Scot Sandra Burt was singing to herself to pass the time as she stocked shelves at the grocery store where she works, in Clackmannashire, Scotland. Imagine her surprise when the UK's Performing Right Society (PRS), sent her a letter warning that she could be fined for singing songs written by its clients without paying a royalty.
Apparently, PRS and the store owners had already tangled once over unlicensed music broadcast in the store. PRS has since come to its senses and sent Burt a letter of apology.
However, the question reminded me of a fact I came across recently; the rights to the song "Happy Birthday To You" are privately owned, and every time it is performed in public, such as at a local restaurant, money is due the owners of the song. I heard this sung by the staff of a restaurant to honor a customer just two days ago, and I'm betting I witnessed an act of piracy.
"Happy Birthday To You" was copyrighted in 1935 by the Summy Company, and the current owner, Warner Chappell, paid $15 million for the rights in 1990. He claims that his copyright is valid until 2030, although scholar Robert Brauneis of the Law School at George Washington University called this into question in a paper about this issue, citing "... a lack of evidence about who wrote the words; defective copyright notice; and a failure to file a proper renewal applications."

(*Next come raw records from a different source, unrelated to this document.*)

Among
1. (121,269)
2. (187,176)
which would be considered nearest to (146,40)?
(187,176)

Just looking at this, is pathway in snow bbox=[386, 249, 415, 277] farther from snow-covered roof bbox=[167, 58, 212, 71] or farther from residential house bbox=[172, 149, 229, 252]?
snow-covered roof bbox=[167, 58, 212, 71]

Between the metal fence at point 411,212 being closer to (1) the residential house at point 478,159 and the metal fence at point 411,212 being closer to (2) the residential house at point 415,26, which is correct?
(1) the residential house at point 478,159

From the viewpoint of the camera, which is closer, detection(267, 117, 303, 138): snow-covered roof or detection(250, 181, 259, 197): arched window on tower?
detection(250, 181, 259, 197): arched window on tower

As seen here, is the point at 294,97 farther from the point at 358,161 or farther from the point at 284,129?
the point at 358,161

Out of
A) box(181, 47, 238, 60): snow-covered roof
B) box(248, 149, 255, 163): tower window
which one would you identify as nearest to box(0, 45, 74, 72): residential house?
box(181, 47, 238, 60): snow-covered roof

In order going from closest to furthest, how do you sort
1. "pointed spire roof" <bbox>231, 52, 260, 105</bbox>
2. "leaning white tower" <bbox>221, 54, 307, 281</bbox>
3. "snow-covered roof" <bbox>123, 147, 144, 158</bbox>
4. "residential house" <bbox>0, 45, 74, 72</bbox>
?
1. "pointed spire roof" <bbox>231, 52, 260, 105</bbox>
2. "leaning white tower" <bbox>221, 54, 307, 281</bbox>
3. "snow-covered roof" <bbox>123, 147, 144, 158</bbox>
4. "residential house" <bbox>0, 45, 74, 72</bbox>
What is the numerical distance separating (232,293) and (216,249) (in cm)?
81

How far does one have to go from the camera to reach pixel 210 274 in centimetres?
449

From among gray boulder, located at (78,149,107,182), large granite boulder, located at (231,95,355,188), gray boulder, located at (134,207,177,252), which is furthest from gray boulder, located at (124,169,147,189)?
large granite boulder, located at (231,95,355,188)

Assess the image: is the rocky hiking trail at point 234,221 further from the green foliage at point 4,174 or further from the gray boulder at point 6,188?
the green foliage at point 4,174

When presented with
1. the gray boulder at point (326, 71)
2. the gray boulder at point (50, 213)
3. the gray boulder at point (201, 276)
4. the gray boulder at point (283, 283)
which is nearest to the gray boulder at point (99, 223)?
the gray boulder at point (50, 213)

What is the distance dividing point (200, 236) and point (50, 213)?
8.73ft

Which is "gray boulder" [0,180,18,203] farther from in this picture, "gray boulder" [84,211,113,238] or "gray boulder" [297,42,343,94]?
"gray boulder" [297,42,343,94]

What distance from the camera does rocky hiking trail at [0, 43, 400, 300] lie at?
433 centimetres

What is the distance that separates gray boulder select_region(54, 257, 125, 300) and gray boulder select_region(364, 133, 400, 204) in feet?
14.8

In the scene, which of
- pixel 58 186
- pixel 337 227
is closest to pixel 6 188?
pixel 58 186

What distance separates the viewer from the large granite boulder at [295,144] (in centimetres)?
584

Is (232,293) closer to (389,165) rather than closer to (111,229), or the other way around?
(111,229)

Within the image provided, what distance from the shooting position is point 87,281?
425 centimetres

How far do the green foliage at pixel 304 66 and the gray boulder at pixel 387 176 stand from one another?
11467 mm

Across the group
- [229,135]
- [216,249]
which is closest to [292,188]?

The issue is no laughing matter, as witnessed by the recent controversy started by The American Society of Composers, Authors and Publishers (ASCAP), over whether the playing of a song as a ring tone when you receive a call in a public place can be considered a public performance. If so, we are all pirates. Aargh.
In the United States ASCAP and the Broadcast Music Inc. employ representatives who cruise restaurants and other venues checking for unlicensed use of radio feeds and other rights-retained entertainment. Perhaps, before you go out for the night, you should put your phone on "vibrate" and overcome the urge to hum a few bars of your fav to a friend.